Biden has expressed concern about China’s EVs having software that could spy on Americans and possibly violate their privacy but has stated no objections or concerns about Ford’s red-hot Lincoln Nautilus or GM’s Buick Envision, both of which are manufactured in China and are among the best vehicles Ford and GM manufacture. Harris presumably has some thoughts or positions.
Trump and his running mate, J.D. Vance, haven’t been held accountable for their conflicting and misleading statements. Trump says he opposes a battery plant in Michigan owned by a Chinese company with known communist party ties, but says he’d welcome China’s EV manufacturers to build their vehicles in the U.S. It’s well known that all Chinese companies are beholden to their communist government.
Vance recently told a Michigan rally that China “unfairly subsidizes” its auto industry when Ford and GM are among America’s biggest corporate moochers. For all Trump’s MAGA talk, its Honda and Toyota that are most red, white, and blue. I’m doubtful that Trump even knows that.
On foreign policy, the debate moderators could have thrown Harris a curve ball and asked how she feels about Trump’s decision to move America’s embassy in Israel to Jerusalem and his decision to assassinate Iran’s military leader Qassem Soleimani. Democrats at the time said Trump’s decisions were reckless and would destabilize the Middle East. I’m sure Harris would have served up a delicious word salad if asked these questions.
Then there were the myriad lies that Harris was allowed to get away with, such as claiming that Trump wants to increase sales taxes.
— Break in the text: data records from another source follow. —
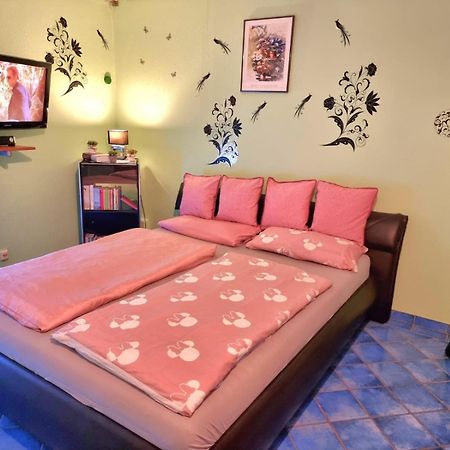 Haus Kalle Harlesiel Dış mekan fotoğraf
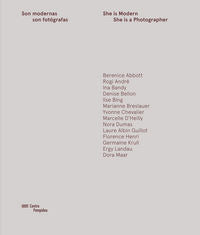 Son modernas, son fotógrafas, de Jones, Julie | portada del libro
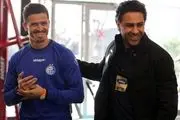 عذرخواهی جناب خان از وریا غفوری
She was referring to his proposed tariffs, which do ultimately raise prices for consumers, and Joe Biden once opposed and has since followed.
Notably, neither Trump nor Harris was asked about taking measures to close the loopholes allowing private equity firms to shield $1 trillion of income. Harris criticized Trump’s proposed tax cuts for benefiting the rich but wasn’t called on to explain why CEO pay in 2023 rose at the fastest rate in 14 years.
Of course, these are serious issues, and the debate was performance art, with Muir and Davis pretending to be serious journalists and Trump and Harris pretending to be capable and qualified leaders. The biggest losers of last night’s debate were most Americans, who likely didn’t appreciate that regardless of whether Harris or Trump wins in November, the one percent will continue getting much richer while the remaining 99% will continue getting poorer.